→ **Potongan Dokumen**
Direktur Indonesia Public Institute (IPI) Karyono Wibowo menilai pelukan Jokowi dan Prabowo bagaikan oase di padang pasir yang panas dan kering. Menurut peneliti senior IPI ini, pelukan Jokowi dan Prabowo dapat menjadi penyejuk di tengah memanasnya suhu politik saat ini. Dia berharap momentum tersebut harus dimanfaatkan untuk meredakan ketegangan yang terjadi di akar rumput.
"Para elit politik yang lain, termasuk para penggerak aksi 2019 Ganti Presiden semestinya bisa belajar dari sikap Jokowi dan Prabowo," ujar Karyono, Jumat (31/8/2018).
Menurutnya, sejatinya adegan pelukan Jokowi dan Prabowo memiliki pesan politik yang hendak disampaikan ke khalayak. Pesan yang terselib dalam pelukan dua bakal capres 2019 tersebut adalah perdamaian.
Keduanya secara tersirat ingin menyampaikan pesan agar pilpres 2019 berlangsung damai.
Selain pesan perdamaian, makna pelukan yang dilakukan di tengah arena Asian Game, tepatnya di ajang pertandingan Pencak Silat tersebut memiliki makna agar pilpres 2019 berlangsung fair play, profesional, saling menghormati, siap menang dan siap kalah.
Seolah ingin menghimbau agar pertarungan pilpres belajar dari pertandingan pencak silat di Asian Game. "Siapapun pemenangnya tetap harus saling menghormati dan mengedepankan persatuan untuk kemajuan bangsa Indonesia," alumni Gerakan Mahasiswa Nasional Indonesia (GMNI) ini menegaskan kembali.
Pelukan mesra Jokowi - Prabowo, katanya lagi bisa saja menurunkan ketegangan di akar rumput asalkan diikuti dengan instruksi dan komando oleh kedua tokoh beserta tim pendukungnya. Tapi jika tidak, maka kemesraan kedua capres tersebut hanya menjadi fatamorgana.
Menurutnya, tidak mudah mengendalikan emosi pendukung fanatik. Apalagi di tengah kultur politik yang saling menegasikan seperti yang terjadi saat ini. Meski tokoh sentral sudah memberikan contoh berpolitik yang baik tetapi pengaruhnya tidak signifikan dalam mencegah ketegangan terutama ketegangan di media sosial.
Faktor lainnya adalah syahwat politik yang mengaibaikan etika dan moral lebih mendominasi ruang politik menjadi penyebab kegaduhan politik selama dua dekade ini.
"Untuk itu sikap Jokowi dan Prabowo yang telah memberikan contoh berpolitik yang menjunjung tinggi persatuan ini harus terus dilakukan dan menjadi contoh bagi elit politik yang lain. Tapi catatan pentingnya adalah harus diikuti dengan membangun kesadaran kolektif di masyarakat tentang berdemokrasi yang sesuai dengan nilai-nilai luhur bangsa Indonesia," kata dia.
"Jadi, harus menggunakan pendekatan secara holistik untuk membangun kultur politik dan demokrasi yang sehat sesuai dengan jiwa Pancasila," lanjutnya.

→ **Baris Data**

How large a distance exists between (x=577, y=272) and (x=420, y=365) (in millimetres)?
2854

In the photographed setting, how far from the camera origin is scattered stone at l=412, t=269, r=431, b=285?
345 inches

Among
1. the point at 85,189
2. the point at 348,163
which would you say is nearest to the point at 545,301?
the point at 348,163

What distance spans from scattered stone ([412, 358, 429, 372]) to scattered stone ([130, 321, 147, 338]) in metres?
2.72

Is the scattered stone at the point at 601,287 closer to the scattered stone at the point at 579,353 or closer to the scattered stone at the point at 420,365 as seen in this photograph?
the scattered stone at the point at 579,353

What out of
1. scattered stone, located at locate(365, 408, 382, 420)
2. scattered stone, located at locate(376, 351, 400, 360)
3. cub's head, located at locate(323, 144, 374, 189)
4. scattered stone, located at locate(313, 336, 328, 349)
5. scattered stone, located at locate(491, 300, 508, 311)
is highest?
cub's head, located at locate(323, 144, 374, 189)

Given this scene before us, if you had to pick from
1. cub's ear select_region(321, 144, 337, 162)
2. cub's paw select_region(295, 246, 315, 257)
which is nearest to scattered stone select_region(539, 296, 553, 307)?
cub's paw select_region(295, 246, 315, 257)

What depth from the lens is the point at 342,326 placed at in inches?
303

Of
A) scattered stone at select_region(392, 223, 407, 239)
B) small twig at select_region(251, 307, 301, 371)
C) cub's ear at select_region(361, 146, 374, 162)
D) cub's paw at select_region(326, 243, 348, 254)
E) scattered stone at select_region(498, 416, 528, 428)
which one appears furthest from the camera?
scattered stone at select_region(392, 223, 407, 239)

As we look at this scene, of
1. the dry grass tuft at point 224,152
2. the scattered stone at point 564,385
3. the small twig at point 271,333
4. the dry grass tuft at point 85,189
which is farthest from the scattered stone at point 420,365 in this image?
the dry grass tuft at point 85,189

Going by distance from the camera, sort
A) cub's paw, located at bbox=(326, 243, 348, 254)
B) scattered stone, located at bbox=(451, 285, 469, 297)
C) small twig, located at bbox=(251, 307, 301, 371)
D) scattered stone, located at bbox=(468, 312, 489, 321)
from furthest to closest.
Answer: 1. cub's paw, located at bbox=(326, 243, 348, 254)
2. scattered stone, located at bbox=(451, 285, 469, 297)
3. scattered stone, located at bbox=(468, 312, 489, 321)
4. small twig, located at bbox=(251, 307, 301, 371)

→ **Yang Diminta**
A. Salin bagian artikel tentang pelukan Jokowi dan Prabowo mulai dari "Pelukan mesra Jokowi" sampai "hanya menjadi fatamorgana.", termasuk kedua batas tersebut.
B. Terjemahkan kalimat "Keduanya secara tersirat ingin menyampaikan pesan agar pilpres 2019 berlangsung damai." dari artikel tentang pelukan Jokowi dan Prabowo ke dalam bahasa Inggris.

→ **Jawaban Tiap Tugas**
A.
Pelukan mesra Jokowi - Prabowo, katanya lagi bisa saja menurunkan ketegangan di akar rumput asalkan diikuti dengan instruksi dan komando oleh kedua tokoh beserta tim pendukungnya. Tapi jika tidak, maka kemesraan kedua capres tersebut hanya menjadi fatamorgana.

B. Both of them implicitly wanted to convey the message that the 2019 presidential election should proceed peacefully.